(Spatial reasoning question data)
>> Start
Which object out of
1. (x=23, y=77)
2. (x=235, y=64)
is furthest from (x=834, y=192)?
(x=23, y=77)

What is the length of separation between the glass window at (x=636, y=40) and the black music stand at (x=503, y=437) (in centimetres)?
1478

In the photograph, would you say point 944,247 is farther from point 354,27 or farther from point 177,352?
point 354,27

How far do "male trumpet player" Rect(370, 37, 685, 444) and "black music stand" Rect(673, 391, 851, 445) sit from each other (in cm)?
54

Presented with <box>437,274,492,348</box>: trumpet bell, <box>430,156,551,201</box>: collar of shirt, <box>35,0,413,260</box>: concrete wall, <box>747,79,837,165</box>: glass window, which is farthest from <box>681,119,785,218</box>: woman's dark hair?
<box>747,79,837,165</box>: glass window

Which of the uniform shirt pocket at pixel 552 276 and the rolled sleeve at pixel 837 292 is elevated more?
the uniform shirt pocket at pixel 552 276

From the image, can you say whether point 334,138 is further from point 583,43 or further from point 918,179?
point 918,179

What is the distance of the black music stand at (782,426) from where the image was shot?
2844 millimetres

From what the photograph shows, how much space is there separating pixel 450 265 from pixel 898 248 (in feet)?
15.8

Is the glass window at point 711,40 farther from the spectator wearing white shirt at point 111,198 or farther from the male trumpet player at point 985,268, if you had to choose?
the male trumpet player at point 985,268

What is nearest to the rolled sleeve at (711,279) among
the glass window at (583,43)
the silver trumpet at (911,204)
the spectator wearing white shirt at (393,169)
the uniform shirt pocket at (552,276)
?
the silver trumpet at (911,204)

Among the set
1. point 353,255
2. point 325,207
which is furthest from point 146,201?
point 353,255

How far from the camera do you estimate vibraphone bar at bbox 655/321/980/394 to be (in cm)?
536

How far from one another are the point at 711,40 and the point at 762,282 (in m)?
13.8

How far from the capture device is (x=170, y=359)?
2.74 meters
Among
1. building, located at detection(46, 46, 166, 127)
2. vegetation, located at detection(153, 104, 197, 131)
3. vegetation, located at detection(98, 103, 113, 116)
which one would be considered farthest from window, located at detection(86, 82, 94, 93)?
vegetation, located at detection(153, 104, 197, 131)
>> End
**Requirements:** Give the stretch from the line containing "How far from the camera" through the end of the material again, swapping "building" for "structure" and changing nothing else.

**Reply to the exercise:**
How far from the camera do you estimate vibraphone bar at bbox 655/321/980/394 to be (in cm)?
536

How far from one another are the point at 711,40 and the point at 762,282 (in m)?
13.8

How far from the capture device is (x=170, y=359)?
2.74 meters
Among
1. structure, located at detection(46, 46, 166, 127)
2. vegetation, located at detection(153, 104, 197, 131)
3. vegetation, located at detection(98, 103, 113, 116)
which one would be considered farthest from window, located at detection(86, 82, 94, 93)?
vegetation, located at detection(153, 104, 197, 131)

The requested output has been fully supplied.